I have seen coils shorted by overheating, melting wire insulation, because the coil drive was stuck on (stuck switch, or later, shorted transistor). Especially on older games, major cause of flipper coil burnout was a broken EOS switch not opening. This is where the partial shorts occur, and they sure make the coil hotter, causing more and more insulation breaks, eventually shorting driver transistor or until hopefully its fuse opens.

It is true that a sticking coil sleeve is a sign of previous overheating, and the coil should be replaced. Checking if the coil has partial short is easy, just measure the coil resistance and compare against tables. There are plenty around... here's one from John's Jukes:
https://www.flippers.com/coil-resistance.html

As for the epoxy potting, most coils in mobile uses e.g. cars seem to be potted (starter solenoid, A/C clutch magnet, door lock solenoids etc.) Of course a car has much more vibration and temperature/humidity changes than a pinball machine so probably that's why they are using it.

Using a coil without sleeve is a bad idea because it might be partially shorted, and with no sleeve the plunger has slack in movement and makes the operation weaker.

#19 1 year ago
Quoted from Tuukka:

In my over 40 years of pinball repair, I have never seen a coil get shorted because of shorts due to vibration.

Thank you for pointing this out.

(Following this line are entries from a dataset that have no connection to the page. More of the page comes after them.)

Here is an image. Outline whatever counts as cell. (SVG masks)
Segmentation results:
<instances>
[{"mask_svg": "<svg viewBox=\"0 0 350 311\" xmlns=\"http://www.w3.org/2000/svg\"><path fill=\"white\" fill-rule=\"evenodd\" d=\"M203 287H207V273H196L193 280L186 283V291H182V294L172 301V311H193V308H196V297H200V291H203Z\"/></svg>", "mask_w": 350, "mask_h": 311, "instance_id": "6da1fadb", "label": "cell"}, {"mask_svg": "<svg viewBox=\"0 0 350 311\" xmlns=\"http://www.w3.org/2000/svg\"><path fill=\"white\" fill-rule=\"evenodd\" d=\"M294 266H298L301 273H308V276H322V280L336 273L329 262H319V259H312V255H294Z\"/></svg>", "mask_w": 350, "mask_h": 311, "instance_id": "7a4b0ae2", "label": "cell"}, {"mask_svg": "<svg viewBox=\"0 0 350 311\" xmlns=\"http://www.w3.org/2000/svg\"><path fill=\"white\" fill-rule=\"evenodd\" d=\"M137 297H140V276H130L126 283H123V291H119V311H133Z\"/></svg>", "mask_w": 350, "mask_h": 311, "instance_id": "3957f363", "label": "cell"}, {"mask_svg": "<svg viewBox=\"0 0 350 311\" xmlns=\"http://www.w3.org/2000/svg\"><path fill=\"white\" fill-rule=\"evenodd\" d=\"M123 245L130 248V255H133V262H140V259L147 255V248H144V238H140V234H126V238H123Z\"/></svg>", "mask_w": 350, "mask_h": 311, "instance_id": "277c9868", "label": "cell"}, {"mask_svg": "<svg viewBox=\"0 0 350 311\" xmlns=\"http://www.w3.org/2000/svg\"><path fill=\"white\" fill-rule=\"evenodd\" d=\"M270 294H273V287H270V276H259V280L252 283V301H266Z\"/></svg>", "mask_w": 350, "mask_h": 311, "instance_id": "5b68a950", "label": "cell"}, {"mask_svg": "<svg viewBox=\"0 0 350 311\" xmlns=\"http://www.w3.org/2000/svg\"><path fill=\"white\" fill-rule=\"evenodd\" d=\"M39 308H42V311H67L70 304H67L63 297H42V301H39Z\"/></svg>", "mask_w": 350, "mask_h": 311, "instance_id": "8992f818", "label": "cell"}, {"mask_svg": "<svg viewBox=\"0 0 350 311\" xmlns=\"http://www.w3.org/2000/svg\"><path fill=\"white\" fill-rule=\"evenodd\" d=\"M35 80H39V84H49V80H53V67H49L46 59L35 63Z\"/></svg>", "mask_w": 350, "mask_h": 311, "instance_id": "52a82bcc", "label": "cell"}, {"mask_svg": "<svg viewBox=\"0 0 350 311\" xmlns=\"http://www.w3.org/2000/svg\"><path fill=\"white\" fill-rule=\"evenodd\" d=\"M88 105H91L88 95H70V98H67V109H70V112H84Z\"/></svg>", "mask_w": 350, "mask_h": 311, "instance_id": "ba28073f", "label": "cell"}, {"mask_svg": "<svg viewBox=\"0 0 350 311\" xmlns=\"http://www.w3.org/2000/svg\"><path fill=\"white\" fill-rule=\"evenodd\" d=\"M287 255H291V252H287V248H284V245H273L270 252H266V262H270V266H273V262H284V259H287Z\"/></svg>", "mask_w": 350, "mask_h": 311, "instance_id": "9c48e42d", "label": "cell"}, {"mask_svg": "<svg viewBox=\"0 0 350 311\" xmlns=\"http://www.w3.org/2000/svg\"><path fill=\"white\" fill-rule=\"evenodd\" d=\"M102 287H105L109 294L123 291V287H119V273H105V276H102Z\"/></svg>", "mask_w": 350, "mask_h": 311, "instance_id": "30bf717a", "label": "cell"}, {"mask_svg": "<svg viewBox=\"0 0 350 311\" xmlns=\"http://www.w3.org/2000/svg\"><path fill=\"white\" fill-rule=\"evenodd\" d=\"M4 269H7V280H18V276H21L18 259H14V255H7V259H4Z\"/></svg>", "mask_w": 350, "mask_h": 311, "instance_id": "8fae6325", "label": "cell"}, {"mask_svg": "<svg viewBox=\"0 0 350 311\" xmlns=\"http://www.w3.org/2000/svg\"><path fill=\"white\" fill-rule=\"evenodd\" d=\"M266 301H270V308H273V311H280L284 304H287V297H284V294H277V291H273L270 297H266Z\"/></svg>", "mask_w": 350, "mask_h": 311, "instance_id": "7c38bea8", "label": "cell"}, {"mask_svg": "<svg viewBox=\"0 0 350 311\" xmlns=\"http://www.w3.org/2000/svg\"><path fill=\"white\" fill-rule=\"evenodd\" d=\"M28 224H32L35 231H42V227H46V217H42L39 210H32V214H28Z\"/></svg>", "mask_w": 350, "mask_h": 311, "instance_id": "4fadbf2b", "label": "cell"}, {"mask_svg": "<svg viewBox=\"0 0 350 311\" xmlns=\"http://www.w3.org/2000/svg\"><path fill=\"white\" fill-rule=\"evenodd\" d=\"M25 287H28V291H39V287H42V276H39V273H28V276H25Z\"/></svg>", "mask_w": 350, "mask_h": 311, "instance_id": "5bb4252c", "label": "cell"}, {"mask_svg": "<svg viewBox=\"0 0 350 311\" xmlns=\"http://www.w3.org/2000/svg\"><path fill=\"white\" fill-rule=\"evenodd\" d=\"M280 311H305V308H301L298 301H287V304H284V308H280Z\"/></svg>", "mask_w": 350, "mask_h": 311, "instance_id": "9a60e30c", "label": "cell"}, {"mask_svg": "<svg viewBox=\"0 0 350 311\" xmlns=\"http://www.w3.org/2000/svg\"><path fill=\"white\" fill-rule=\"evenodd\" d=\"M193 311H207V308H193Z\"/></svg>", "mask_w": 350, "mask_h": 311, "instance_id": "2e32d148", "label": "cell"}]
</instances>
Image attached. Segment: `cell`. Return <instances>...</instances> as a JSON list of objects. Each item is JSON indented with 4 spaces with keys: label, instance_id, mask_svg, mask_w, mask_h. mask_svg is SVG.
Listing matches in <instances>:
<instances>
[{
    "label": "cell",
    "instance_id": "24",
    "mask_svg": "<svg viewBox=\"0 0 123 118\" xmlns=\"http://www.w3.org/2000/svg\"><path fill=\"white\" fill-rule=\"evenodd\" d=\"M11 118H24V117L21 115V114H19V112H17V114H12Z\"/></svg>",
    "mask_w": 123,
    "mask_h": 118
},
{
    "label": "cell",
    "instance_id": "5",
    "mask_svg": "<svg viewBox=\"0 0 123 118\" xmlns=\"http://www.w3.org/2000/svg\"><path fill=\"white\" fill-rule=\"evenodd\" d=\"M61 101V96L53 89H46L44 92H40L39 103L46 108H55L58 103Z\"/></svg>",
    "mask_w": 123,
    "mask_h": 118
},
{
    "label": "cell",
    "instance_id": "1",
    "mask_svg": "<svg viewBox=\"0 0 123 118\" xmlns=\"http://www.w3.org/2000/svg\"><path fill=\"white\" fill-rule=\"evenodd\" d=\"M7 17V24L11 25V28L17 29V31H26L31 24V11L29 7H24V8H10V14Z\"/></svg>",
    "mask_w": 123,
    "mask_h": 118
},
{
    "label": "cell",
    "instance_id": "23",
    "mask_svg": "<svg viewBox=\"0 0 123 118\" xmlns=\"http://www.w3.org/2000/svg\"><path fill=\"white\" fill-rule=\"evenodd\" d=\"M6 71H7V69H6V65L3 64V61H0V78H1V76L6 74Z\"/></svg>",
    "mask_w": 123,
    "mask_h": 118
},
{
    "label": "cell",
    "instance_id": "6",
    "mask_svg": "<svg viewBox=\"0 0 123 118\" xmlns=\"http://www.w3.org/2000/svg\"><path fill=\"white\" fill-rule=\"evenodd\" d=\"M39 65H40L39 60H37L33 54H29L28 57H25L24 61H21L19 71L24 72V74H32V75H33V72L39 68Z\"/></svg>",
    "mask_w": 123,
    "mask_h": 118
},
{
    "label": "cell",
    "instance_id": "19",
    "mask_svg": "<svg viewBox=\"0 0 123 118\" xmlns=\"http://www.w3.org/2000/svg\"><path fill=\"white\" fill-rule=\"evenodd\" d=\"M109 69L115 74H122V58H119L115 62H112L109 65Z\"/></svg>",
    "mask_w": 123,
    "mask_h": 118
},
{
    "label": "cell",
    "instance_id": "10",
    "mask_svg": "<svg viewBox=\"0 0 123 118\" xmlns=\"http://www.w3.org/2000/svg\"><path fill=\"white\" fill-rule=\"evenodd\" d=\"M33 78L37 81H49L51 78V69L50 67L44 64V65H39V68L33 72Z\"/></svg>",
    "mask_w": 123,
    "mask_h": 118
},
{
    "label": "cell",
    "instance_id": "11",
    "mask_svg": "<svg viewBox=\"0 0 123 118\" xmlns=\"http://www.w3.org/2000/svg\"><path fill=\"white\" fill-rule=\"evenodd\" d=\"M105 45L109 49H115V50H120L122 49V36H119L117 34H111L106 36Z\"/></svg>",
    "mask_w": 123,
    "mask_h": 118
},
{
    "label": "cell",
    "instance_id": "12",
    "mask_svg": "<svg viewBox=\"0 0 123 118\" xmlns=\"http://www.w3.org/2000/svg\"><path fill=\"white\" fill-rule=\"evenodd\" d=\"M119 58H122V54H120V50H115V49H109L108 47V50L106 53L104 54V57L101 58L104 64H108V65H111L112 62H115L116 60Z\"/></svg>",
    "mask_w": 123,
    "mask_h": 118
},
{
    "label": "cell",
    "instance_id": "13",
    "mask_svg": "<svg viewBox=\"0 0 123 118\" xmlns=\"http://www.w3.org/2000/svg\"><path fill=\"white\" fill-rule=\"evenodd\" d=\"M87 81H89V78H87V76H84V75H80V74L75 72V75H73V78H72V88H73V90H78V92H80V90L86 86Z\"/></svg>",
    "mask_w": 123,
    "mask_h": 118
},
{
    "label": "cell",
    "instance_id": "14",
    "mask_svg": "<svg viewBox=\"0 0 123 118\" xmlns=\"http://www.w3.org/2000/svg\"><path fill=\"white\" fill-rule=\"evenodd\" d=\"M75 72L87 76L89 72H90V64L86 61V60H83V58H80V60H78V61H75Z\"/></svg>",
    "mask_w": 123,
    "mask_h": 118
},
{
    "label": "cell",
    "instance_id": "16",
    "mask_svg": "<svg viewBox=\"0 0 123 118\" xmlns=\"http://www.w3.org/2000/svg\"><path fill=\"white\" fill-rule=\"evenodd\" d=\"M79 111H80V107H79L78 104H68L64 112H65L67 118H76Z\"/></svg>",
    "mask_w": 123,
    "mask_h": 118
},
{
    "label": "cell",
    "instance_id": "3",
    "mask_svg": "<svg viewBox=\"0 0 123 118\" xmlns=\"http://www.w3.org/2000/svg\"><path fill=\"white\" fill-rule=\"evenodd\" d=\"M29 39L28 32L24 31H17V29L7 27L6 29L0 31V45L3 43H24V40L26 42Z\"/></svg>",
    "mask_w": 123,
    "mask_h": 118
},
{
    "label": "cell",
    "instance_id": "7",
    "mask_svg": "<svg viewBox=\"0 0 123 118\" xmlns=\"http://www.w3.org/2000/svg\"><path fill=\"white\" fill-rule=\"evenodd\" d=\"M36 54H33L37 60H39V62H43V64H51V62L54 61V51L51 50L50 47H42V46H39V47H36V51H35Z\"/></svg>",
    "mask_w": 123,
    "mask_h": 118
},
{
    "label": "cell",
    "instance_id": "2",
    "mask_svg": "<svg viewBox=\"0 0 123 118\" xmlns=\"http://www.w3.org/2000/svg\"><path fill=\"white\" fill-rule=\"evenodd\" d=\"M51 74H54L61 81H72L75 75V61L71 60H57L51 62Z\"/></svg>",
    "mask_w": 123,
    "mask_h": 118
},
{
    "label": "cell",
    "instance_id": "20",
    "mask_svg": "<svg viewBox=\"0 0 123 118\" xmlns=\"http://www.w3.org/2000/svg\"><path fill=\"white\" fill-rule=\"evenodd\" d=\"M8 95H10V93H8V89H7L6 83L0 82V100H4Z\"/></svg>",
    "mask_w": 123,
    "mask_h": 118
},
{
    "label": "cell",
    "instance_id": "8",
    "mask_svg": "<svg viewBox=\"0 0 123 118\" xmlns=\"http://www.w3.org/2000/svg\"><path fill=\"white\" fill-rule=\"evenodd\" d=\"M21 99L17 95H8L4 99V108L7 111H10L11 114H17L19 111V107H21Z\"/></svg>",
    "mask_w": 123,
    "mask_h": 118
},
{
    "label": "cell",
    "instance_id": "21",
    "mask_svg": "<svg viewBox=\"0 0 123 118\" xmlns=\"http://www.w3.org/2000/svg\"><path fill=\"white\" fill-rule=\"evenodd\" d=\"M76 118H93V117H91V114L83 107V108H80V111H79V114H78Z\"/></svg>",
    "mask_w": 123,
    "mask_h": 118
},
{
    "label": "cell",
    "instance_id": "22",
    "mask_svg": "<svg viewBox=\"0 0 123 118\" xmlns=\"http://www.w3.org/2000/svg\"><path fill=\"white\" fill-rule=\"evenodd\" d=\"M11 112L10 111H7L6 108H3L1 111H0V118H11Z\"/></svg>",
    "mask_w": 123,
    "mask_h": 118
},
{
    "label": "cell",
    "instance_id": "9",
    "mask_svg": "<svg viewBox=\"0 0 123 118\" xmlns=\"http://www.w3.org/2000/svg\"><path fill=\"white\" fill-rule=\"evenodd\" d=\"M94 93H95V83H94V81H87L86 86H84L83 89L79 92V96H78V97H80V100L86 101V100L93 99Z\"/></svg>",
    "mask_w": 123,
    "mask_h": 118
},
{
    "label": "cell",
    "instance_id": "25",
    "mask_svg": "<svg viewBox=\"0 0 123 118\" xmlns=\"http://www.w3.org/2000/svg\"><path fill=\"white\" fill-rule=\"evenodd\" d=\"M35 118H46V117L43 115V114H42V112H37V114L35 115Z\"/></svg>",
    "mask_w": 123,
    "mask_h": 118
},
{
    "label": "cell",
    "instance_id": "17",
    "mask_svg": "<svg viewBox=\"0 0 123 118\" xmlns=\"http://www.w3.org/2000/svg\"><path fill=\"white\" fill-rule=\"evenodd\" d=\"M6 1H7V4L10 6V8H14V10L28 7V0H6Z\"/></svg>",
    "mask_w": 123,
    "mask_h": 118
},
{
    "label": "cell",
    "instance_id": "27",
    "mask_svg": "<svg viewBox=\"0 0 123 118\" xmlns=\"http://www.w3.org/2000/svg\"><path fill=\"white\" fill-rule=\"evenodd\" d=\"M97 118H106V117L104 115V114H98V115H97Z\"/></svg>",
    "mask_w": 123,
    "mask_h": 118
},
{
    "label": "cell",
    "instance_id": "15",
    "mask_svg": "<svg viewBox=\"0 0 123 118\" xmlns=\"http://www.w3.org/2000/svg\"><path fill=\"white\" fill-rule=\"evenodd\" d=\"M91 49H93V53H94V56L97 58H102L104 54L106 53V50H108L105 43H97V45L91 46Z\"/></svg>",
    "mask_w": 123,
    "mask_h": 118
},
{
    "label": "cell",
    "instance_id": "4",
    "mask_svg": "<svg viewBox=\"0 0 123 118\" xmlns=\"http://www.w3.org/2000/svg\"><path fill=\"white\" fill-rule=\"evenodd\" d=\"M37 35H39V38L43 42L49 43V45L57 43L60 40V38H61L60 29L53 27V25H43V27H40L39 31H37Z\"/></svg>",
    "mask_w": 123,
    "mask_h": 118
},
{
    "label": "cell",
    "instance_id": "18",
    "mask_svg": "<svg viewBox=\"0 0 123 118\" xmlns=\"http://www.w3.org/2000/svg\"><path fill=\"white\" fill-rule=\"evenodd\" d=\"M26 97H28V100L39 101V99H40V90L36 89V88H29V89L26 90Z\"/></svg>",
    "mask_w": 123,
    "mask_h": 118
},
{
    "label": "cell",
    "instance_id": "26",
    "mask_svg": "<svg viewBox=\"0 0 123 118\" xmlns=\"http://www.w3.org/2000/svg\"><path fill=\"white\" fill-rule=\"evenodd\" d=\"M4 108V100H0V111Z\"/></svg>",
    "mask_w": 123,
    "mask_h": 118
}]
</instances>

I bow to your experience, and I've already been quite wrong in this thread.

Thanks!

#20 1 year ago

Not having seen or recognizing it does not mean it could not happen. But it is unusual at least. And maybe the coils today are made with less durable materials than those of last century.

2 months later
#21 1 year ago

I accidentally just bought 1 3/4" coil sleeves when I am supposed to be using 2 3/16" coil sleeves. How much will it matter if I just use these that I have, even though they are about a half an in shorter than the plunger/coil and everything else?

#22 1 year ago

The sleeve helps secure the coil in the mount and protects the plunger from rubbing on the bracket. The end opposite the stop usually slides through the bracket a couple of millimeters.

You are better off just cleaning your old sleeve than using one too short.

5 months later
#23 11 months ago

Replying because this post helped me sanity check myself. I bought some marco 03-7066 sleeves for some 1 3/4” long x 1/2” OD Williams replacements. I could not get them started going into the coil. Got out the calipers: existing sleeves were 0.499”, Marco sleeves were between 0.502 and 0.505”. Just that little difference was enough to make it a nightmare. So I took a drywall sanding sponge and wet it, and lightly sanded all around the outside of the sleeves. Once done, I cleaned them and re-measured as 0.499-0.501 and was able to put them in. Still a snug fit but not impossible.